Metal Gear Solid est une des meilleures chose qui soit arrivée au jeu vidéo ces 15 dernières années, et ce troisième opus en est sûrement le meilleur titre !

Bourré à craquer de séquences mémorables, parsemé de boss à tomber par terre, et agrémenté de malignes références à la culture des années 60, le tout enrobé d'un gameplay et d'une histoire exemplaires... 
L'équipe de Kojima connait son métier, et maitrise son art à la perfection !

Bien sûr, tout le monde ne peut pas accrocher, mais la qualité intrinsèque du jeu est suffisante pour attirer une très grande majorité de joueurs.

Qu'est-ce que vous voulez que j'ajoute..? 
Si par malchance vous ne me croyez toujours pas, demandez à n'importe qui d'autre: Votre meilleur ami, votre copine, vos parents, votre voisin, votre chien, tout le monde vous dira la même chose ! Et vous verrez bien qu'il faut y jouer !

Snake Eater est culte, Snake Eater est grand, il est adulé par le monde entier, et le mérite amplement. 


Les Plus:
- Le gameplay, fun et complexe.
- Le design parfait.
- L'histoire et les personnages.
- L'humour et l'auto-dérision.
- Les batailles de boss merveilleuses.
- Le sujet et l'ambiance parfaits.
- La bonne durée de vie.
- Les doublages de haut vol.

Les Moins:
- Quelques ralentissements et lags.
- Certains délires un peu forcés.
- Certains joueurs n'accrocheront tout simplement pas.
- La version 3DS, ratée sur certains points.
- La disparition des minis-jeux et des modes bonus dans la version HD.


"There's only room for one snake and one boss."



Voila, cette vraie-fausse trilogie du fan est terminée !
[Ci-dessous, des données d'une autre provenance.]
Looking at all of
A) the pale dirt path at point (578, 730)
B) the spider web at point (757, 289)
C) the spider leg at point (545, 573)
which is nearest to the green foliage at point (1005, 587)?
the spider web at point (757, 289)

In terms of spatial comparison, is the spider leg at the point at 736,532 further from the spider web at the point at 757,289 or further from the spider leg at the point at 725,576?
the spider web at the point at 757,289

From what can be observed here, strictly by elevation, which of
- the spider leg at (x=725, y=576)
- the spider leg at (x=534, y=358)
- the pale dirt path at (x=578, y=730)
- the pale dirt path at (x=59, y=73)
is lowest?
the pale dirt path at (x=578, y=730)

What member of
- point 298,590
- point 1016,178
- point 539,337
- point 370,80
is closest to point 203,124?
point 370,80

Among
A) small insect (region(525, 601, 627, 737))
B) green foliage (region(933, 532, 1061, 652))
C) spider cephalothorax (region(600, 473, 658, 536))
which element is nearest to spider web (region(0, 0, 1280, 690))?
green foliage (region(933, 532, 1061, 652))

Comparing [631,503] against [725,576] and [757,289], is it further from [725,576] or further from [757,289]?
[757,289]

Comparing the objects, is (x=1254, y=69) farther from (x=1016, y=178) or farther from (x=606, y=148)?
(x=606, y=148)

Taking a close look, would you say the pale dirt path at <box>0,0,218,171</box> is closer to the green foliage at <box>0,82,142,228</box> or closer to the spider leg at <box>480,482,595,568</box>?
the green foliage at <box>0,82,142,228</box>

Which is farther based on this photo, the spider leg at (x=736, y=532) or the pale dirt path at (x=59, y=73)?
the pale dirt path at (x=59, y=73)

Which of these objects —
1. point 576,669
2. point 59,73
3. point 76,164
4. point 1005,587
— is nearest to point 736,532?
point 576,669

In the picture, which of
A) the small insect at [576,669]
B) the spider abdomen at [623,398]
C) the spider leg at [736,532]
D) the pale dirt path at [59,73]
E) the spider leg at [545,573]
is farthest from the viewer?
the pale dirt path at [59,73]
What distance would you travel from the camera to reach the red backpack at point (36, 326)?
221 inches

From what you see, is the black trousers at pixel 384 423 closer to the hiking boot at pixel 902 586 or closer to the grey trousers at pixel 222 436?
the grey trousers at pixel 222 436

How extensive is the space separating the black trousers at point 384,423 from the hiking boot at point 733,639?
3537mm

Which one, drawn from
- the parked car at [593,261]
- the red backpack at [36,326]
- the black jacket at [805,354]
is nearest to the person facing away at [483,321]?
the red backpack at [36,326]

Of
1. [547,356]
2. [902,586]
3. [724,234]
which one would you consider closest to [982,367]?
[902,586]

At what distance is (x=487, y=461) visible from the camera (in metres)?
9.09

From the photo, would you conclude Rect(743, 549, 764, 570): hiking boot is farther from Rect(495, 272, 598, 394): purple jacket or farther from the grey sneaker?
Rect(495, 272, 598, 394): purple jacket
J'ai l'impression d'avoir fait beaucoup plus d'analyse qu'à mon habitude, mais bon, je n'avais pas trop le choix vu les gros morceaux que c'était...

J'espère que j'aurais réussi à vous donner envie de tester ces trois jeux, croyez-moi, ils valent tous amplement votre temps et votre argent !

Sur ce, je vous dis à la prochaine, et jusque-là, jouez à Sam & Max, à Danganronpa et à Metal Gear Solid, et profitez un maximum de toutes ces petites perles vidéoludiques qui nous rappelle pourquoi on aime le jeu vidéo !

C'est beau c'que je raconte, je lâcherais presque une petite larme.